To the right of this column, two examples are provided of how aggregation work might be parallelized:

  • At "primitive aggregation" level.
  • At "post-processing" level.

Please note that measures, including Native Measures, can also be created using the Copper API.

Querying the Cube

The ActivePivot cube is queried through the industry standard MDX language. Through MDX, users are able to build complex reports to find the information they need. ActivePivot exposes a number of endpoints for querying the cube including REST and Websocket APIs. ActiveViam provides a powerful front end for querying the cube: ActiveUI. ActivePivot also provides an XMLA Servlet allowing external tools to connect and query the cube (see the compatible front ends).

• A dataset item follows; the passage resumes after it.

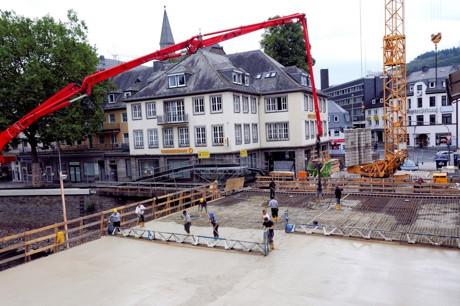 2014-09-20_Siegen_Siegbrücke_Betonieren_Foto_Herbert_Baeumer_STadt_Siegen_02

Here is a diagram showing all the elements of ActivePivot (from the Datastore onwards), including the above-mentioned endpoints:

Custom Measures


ActivePivot's ActiveUI SDK is a development library that works natively with the ActivePivot in-memory aggregation engine. It is the only user interface leveraging all the unique features of ActivePivot and ActiveMonitor:

  • Fast and scalable in-memory computation
  • Real-time and on-demand calculations
  • What-if analysis
  • Root cause analysis that goes back in time
  • Alert monitoring
  • MDX based querying

A sample UI application called "Desktop application" is supplied with the library to serve as an example and starter kit for your product development team. Business users may utilize it straight away to explore and interact with data in an ActivePivot cube and experience visualization tools.

The "Desktop application" is provided with our ActivePivot Sandbox project, so that you can start right away.